• [Work order]: Which lines below contain "heat"? Pull them out.

=====

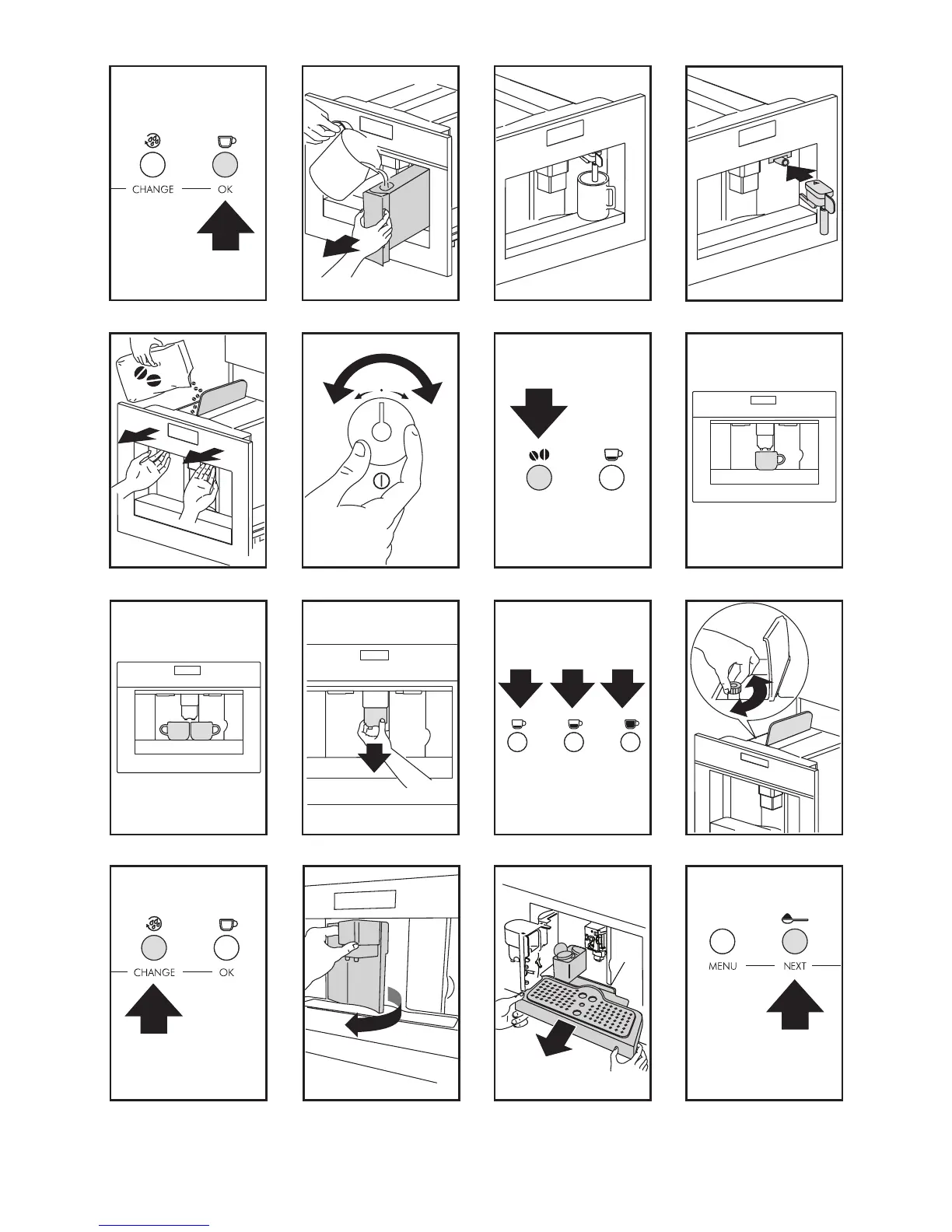 CHANGE OK

CHANGE OK

MENU NEXT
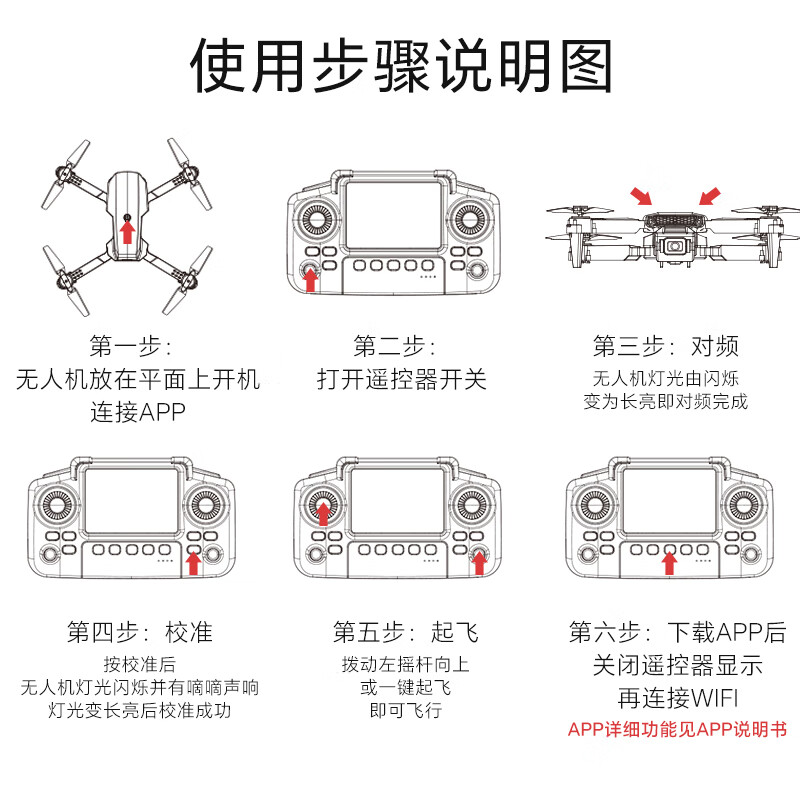 使用步骤说明图

第一步：
无人机放在平面上开机
连接APP

第二步：
打开遥控器开关

第三步：对频
无人机灯光由闪烁
变为长亮即对频完成

第四步：校准
按校准后
无人机灯光闪烁并有嘀嘀声响
灯光变长亮后校准成功

第五步：起飞
拨动左摇杆向上
或一键起飞
即可飞行

第六步：下载APP后
关闭遥控器显示
再连接WIFI
APP详细功能见APP说明书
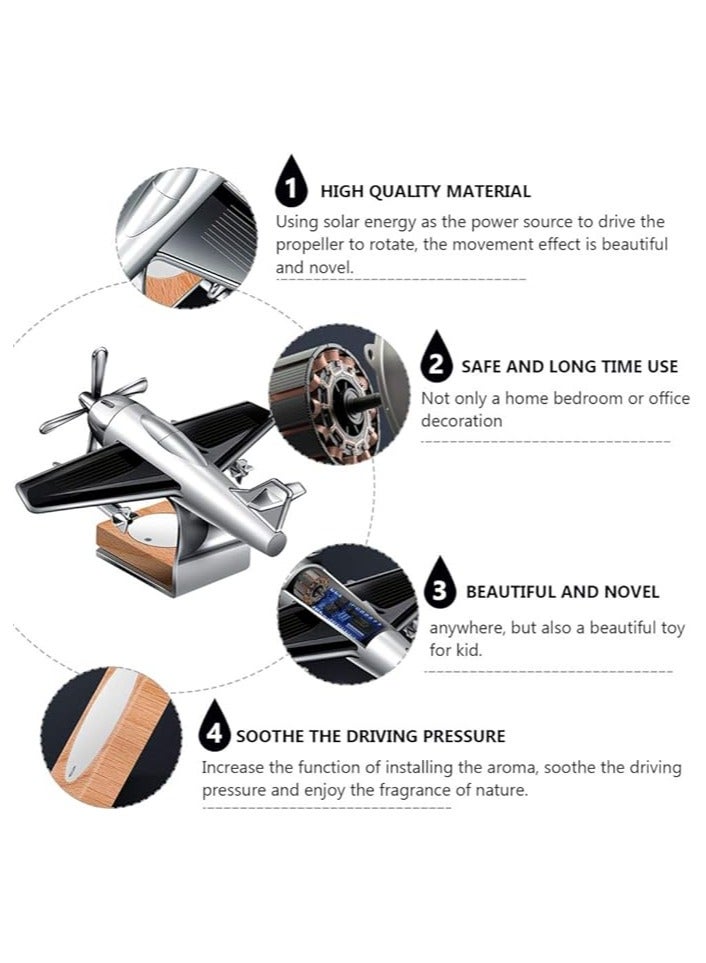 1 HIGH QUALITY MATERIAL

Using solar energy as the power source to drive the propeller to rotate, the movement effect is beautiful and novel.

2 SAFE AND LONG TIME USE

Not only a home bedroom or office decoration

3 BEAUTIFUL AND NOVEL

anywhere, but also a beautiful toy for kid.

4 SOOTHE THE DRIVING PRESSURE

Increase the function of installing the aroma, soothe the driving pressure and enjoy the fragrance of nature.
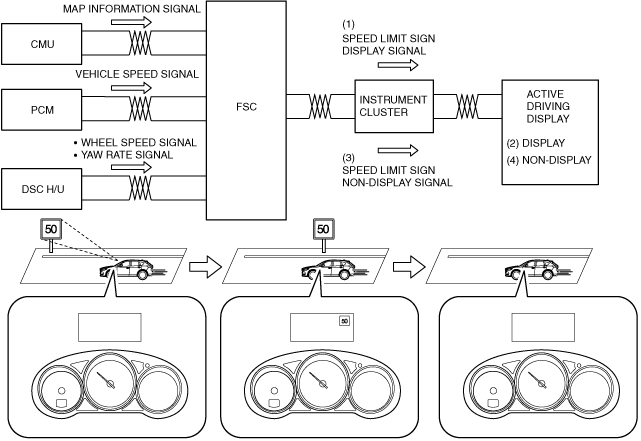 MAP INFORMATION SIGNAL

CMU

VEHICLE SPEED SIGNAL

PCM

• WHEEL SPEED SIGNAL
• YAW RATE SIGNAL

DSC H/U

FSC

(1)
SPEED LIMIT SIGN DISPLAY SIGNAL

INSTRUMENT CLUSTER

(3)
SPEED LIMIT SIGN NON-DISPLAY SIGNAL

ACTIVE DRIVING DISPLAY

(2) DISPLAY

(4) NON-DISPLAY

50

50

50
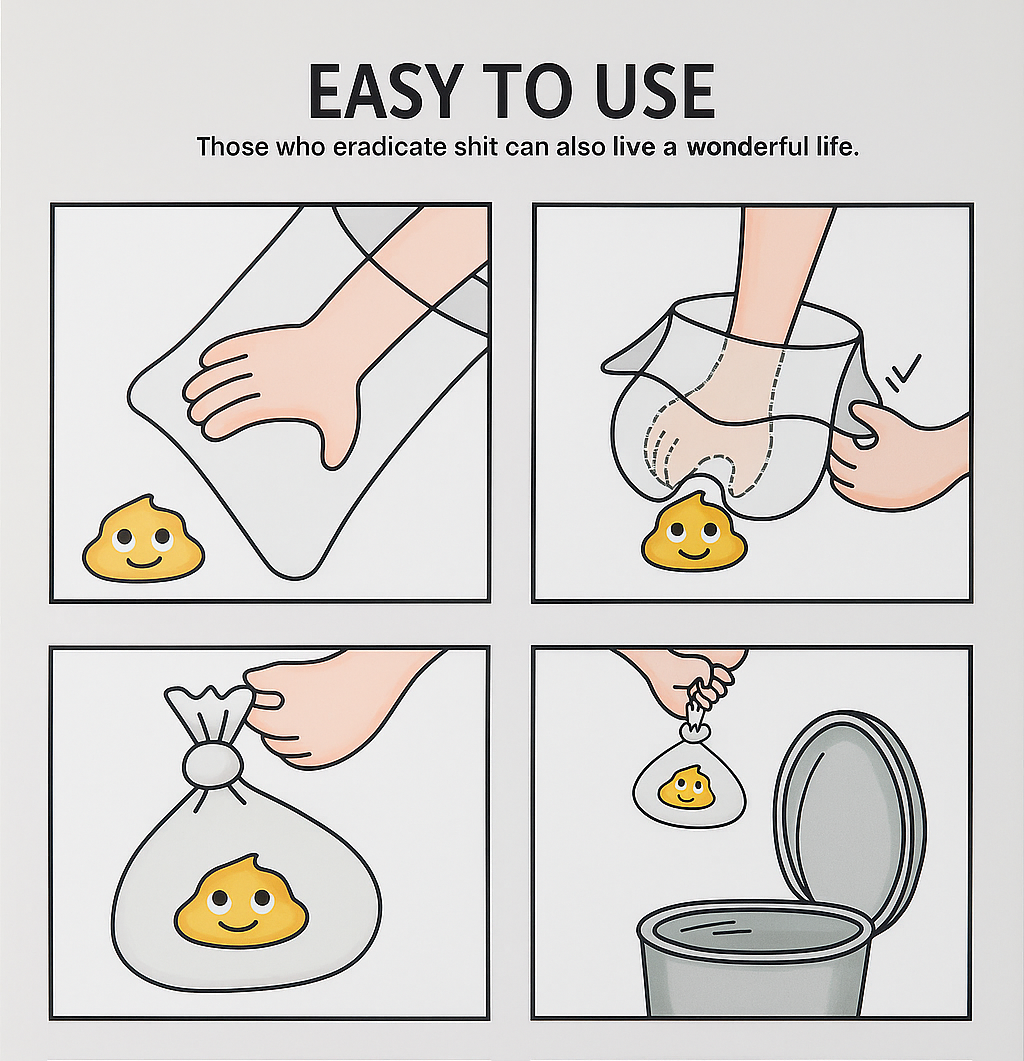 EASY TO USE

Those who eradicate shit can also live a wonderful life.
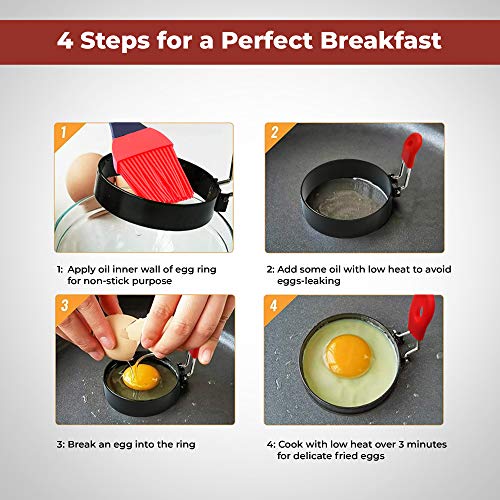 4 Steps for a Perfect Breakfast

1

1: Apply oil inner wall of egg ring for non-stick purpose

2

2: Add some oil with low heat to avoid eggs-leaking

3

3: Break an egg into the ring

4

4: Cook with low heat over 3 minutes for delicate fried eggs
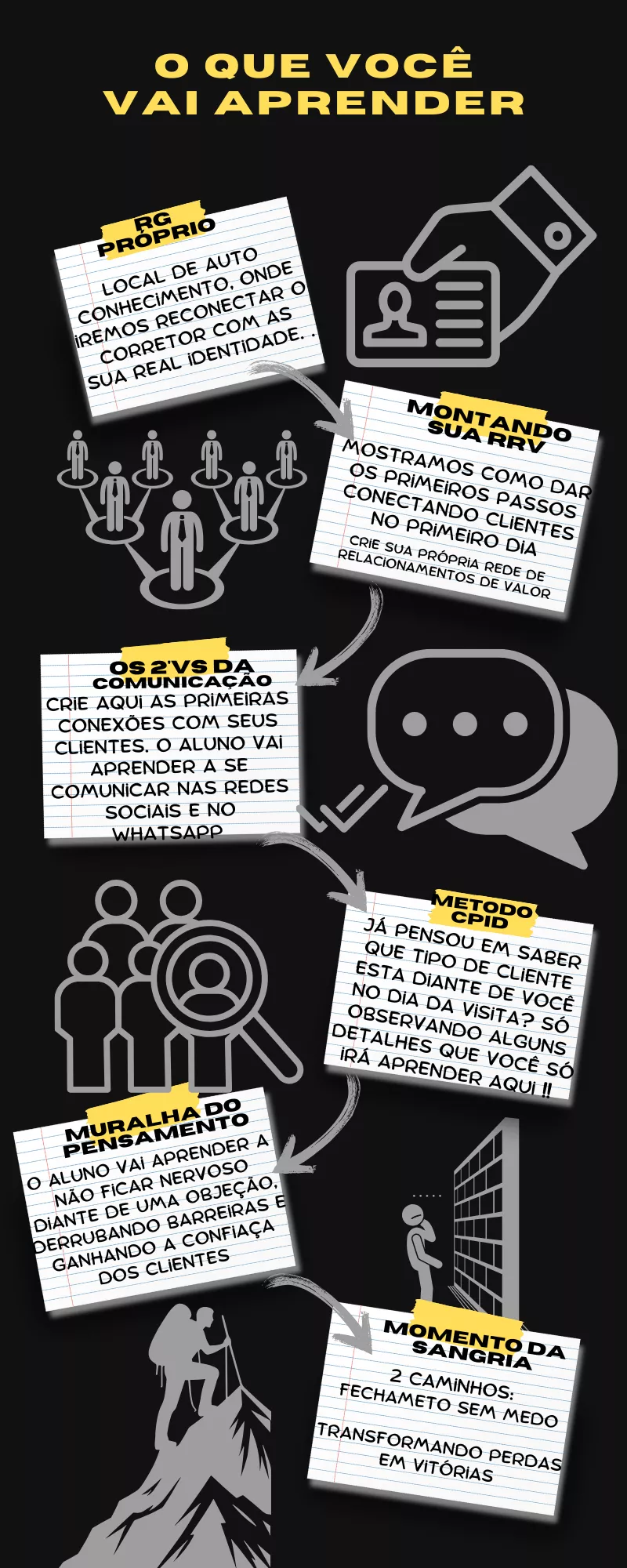 O QUE VOCÊ VAI APRENDER

RG PRÓPRIO

LOCAL DE AUTO CONHECIMENTO, ONDE IREMOS RECONECTAR O CORRETOR COM AS SUA REAL IDENTIDADE. .

MONTANDO SUA RRV

MOSTRAMOS COMO DAR OS PRIMEIROS PASSOS CONECTANDO CLIENTES NO PRIMEIRO DIA

CRIE SUA PRÓPRIA REDE DE RELACIONAMENTOS DE VALOR

OS 2'VS DA COMUNICAÇÃO

CRIE AQUI AS PRIMEIRAS CONEXÕES COM SEUS CLIENTES. O ALUNO VAI APRENDER A SE COMUNICAR NAS REDES SOCIAIS E NO WHATSAPP

METODO CPID

JÁ PENSOU EM SABER QUE TIPO DE CLIENTE ESTA DIANTE DE VOCÊ NO DIA DA VISITA? SÓ OBSERVANDO ALGUNS DETALHES QUE VOCÊ SÓ IRÁ APRENDER AQUI !!

MURALHA DO PENSAMENTO

O ALUNO VAI APRENDER A NÃO FICAR NERVOSO DIANTE DE UMA OBJEÇÃO, DERRUBANDO BARREIRAS E GANHANDO A CONFIAÇA DOS CLIENTES

MOMENTO DA SANGRIA

2 CAMINHOS: FECHAMETO SEM MEDO

TRANSFORMANDO PERDAS EM VITÓRIAS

=====

• [Answer below]:
2: Add some oil with low heat to avoid eggs-leaking
4: Cook with low heat over 3 minutes for delicate fried eggs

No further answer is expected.